449. Such assistance was considered to be among the most constructive means for promoting the aims of the Campaign. Since the benefit of training courses and seminars largely depended on the ability of trainees to apply the newly - gained knowledge and experience in their home countries, the Conference requested participating governments to select the most suitable candidates for any further courses or seminars which might be offered and to ensure that the trainees were enabled on their return to take an active part in national seed campaigns.

450. The Conference also welcomed the support given by many Member Governments in the form of technical equipment for seed processing, equipment for education and extension work, audio - visual aids, technical publications, and publicity material. Such equipment and material could be distributed either directly, to the recipient countries or through the Organization.

451. The Conference expressed its appreciation of the valuable support and assistance of other specialized agencies, and of the many international, regional, and national organizations - governmental and nongovernmental. The response and co - operation of such organizations was commended to others which had not yet become actively associated with the Campaign.

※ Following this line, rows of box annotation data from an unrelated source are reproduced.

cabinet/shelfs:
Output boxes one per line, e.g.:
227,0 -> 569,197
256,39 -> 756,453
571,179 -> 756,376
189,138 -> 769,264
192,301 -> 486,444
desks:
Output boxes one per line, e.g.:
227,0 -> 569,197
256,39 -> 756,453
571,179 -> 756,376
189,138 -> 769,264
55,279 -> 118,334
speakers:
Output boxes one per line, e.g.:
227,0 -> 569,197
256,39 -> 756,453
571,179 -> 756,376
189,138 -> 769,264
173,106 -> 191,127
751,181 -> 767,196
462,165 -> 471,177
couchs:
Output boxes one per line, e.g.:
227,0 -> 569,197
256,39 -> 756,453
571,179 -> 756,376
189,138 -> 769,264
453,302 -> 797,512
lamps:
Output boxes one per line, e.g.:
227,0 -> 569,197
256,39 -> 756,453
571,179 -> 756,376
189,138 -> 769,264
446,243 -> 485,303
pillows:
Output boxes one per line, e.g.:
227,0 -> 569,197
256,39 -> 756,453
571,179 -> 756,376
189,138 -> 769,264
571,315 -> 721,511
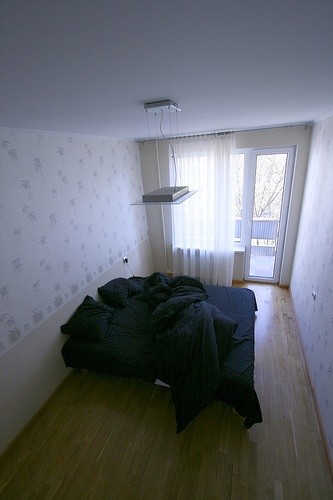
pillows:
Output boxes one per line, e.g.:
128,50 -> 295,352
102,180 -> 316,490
61,295 -> 114,341
98,278 -> 141,309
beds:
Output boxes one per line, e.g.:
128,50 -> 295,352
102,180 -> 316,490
61,278 -> 263,429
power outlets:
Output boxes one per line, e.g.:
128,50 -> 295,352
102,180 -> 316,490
123,256 -> 128,263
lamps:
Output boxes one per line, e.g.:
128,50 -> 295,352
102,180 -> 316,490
130,101 -> 198,206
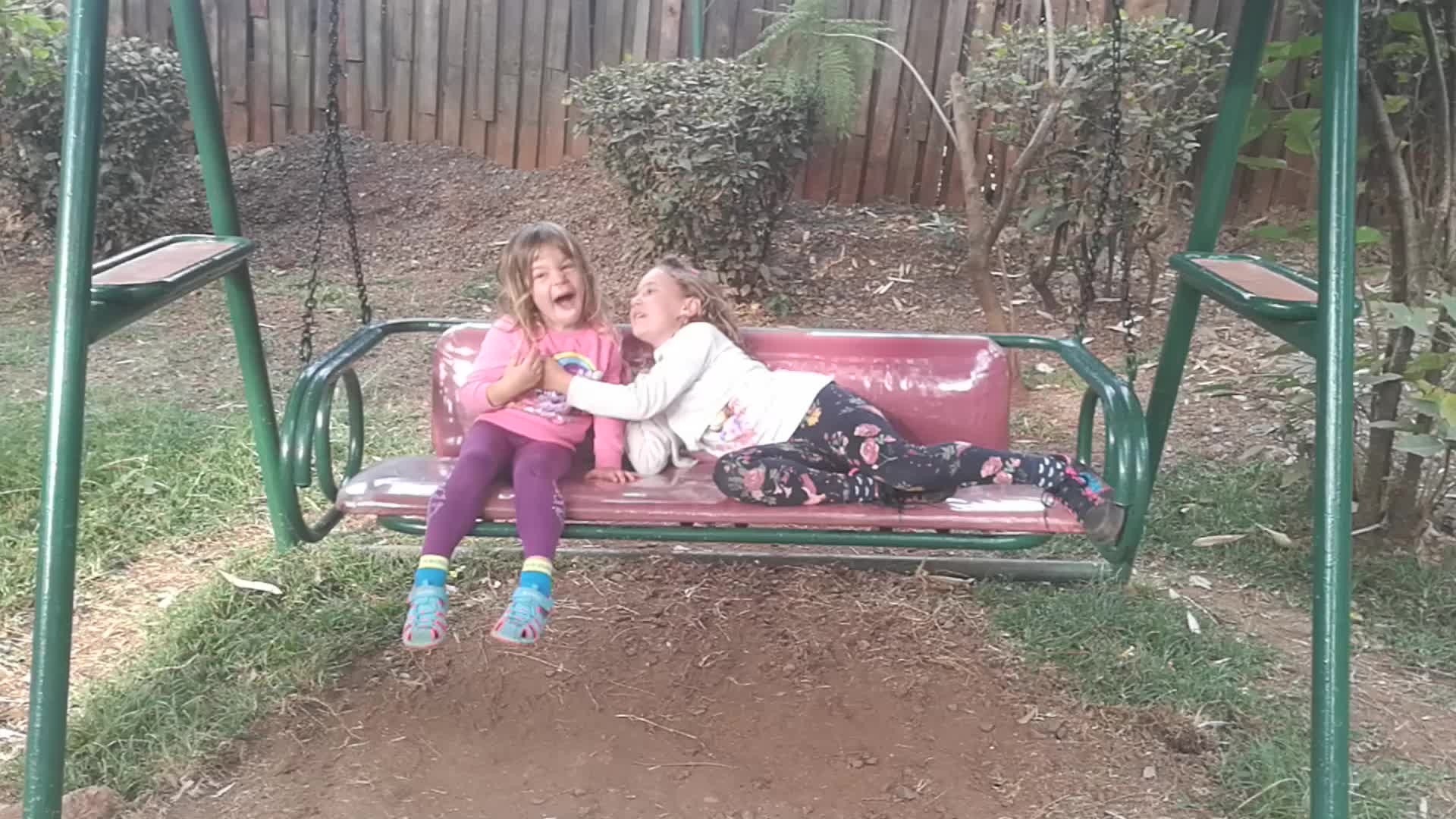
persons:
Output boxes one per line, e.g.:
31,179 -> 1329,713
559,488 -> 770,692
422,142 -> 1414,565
537,261 -> 1123,542
402,220 -> 643,650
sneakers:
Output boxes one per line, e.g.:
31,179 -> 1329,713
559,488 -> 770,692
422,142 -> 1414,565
1042,453 -> 1127,543
894,487 -> 955,504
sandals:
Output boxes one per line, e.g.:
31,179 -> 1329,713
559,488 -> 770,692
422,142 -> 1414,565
489,588 -> 554,643
402,586 -> 451,650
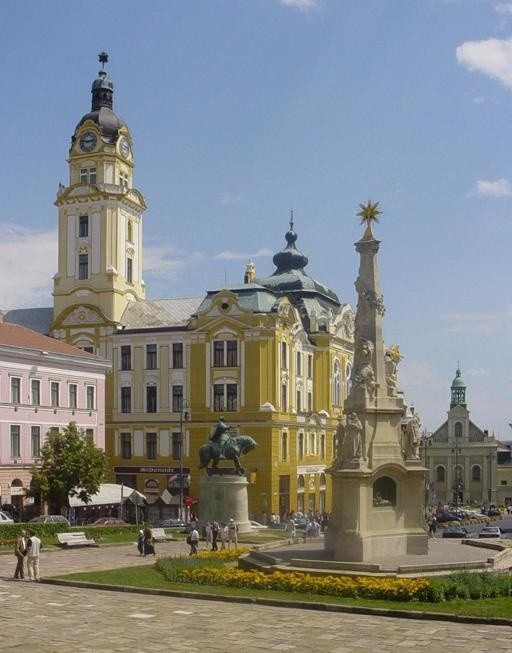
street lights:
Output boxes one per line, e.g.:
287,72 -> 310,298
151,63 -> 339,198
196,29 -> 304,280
451,436 -> 461,505
485,446 -> 497,503
419,429 -> 433,520
179,399 -> 191,523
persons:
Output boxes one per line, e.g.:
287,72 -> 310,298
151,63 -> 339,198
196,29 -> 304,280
137,529 -> 143,555
13,527 -> 27,579
258,509 -> 332,545
184,517 -> 242,557
211,416 -> 231,459
404,418 -> 420,460
142,524 -> 156,556
425,501 -> 512,536
23,529 -> 42,581
341,413 -> 362,460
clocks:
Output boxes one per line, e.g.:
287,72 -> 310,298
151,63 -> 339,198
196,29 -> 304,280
79,130 -> 98,152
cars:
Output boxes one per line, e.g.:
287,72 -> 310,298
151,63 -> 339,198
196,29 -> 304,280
442,527 -> 469,538
435,505 -> 485,522
0,511 -> 15,523
274,517 -> 309,529
248,520 -> 269,529
28,515 -> 70,527
90,517 -> 125,526
479,526 -> 502,537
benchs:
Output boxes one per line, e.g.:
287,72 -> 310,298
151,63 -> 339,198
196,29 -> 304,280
55,531 -> 96,549
139,527 -> 173,542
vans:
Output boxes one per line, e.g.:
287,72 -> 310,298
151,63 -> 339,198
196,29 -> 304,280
160,519 -> 186,526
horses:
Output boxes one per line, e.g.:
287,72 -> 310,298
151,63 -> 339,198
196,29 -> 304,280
197,434 -> 259,477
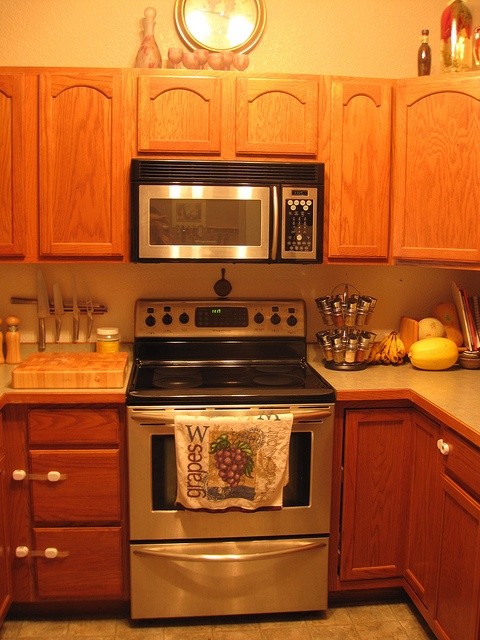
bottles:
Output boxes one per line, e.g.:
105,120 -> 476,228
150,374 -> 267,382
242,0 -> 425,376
96,327 -> 120,352
5,314 -> 24,365
315,329 -> 377,363
0,316 -> 5,367
315,294 -> 377,326
416,29 -> 431,75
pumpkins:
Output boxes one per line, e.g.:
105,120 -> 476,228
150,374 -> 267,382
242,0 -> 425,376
432,301 -> 464,347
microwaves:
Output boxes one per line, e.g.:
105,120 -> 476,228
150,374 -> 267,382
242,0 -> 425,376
136,177 -> 320,265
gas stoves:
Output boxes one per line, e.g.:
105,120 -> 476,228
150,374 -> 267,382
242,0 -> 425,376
129,298 -> 336,405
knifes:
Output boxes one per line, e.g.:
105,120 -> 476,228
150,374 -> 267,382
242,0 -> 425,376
70,291 -> 80,345
85,286 -> 95,339
34,269 -> 50,353
50,282 -> 67,346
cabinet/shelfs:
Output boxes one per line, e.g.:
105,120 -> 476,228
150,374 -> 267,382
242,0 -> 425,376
131,69 -> 327,158
340,402 -> 443,609
437,423 -> 478,640
326,74 -> 392,265
388,73 -> 480,269
0,64 -> 133,271
0,403 -> 118,621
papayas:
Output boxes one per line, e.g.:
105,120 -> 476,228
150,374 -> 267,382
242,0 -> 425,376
408,337 -> 458,371
417,318 -> 445,339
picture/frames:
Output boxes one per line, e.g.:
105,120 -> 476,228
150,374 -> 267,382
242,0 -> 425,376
175,1 -> 266,58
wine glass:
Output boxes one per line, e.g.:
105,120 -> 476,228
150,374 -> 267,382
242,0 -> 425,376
209,51 -> 224,70
183,53 -> 198,69
235,54 -> 248,72
168,47 -> 182,68
198,48 -> 209,71
224,51 -> 234,73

452. In accordance with a recommendation of the Twenty - Ninth Session of the Council, the Conference emphasized the need for adequate precautionary measures in order to avoid the introduction of pests and diseases wherever seed for breeding, testing and other experimental purposes was exchanged between countries. In this connection, the Conference recommended that seed introduced for experimental purposes should be channelled through National Seed Campaign Committees or any other authorized national body that was in a position to collaborate closely with the official services for plant protection and quarantine, so that the prescribed measures of protection could be carried out; and further, that in view of the possible introduction of seed - borne diseases which could not be readily detected, such introduced seed should be grown, at least in the first instance, under the immediate supervision and control of competent technical officers in the recipient countries. Finally, the introduced seed should be treated in donor countries before being delivered or shipped.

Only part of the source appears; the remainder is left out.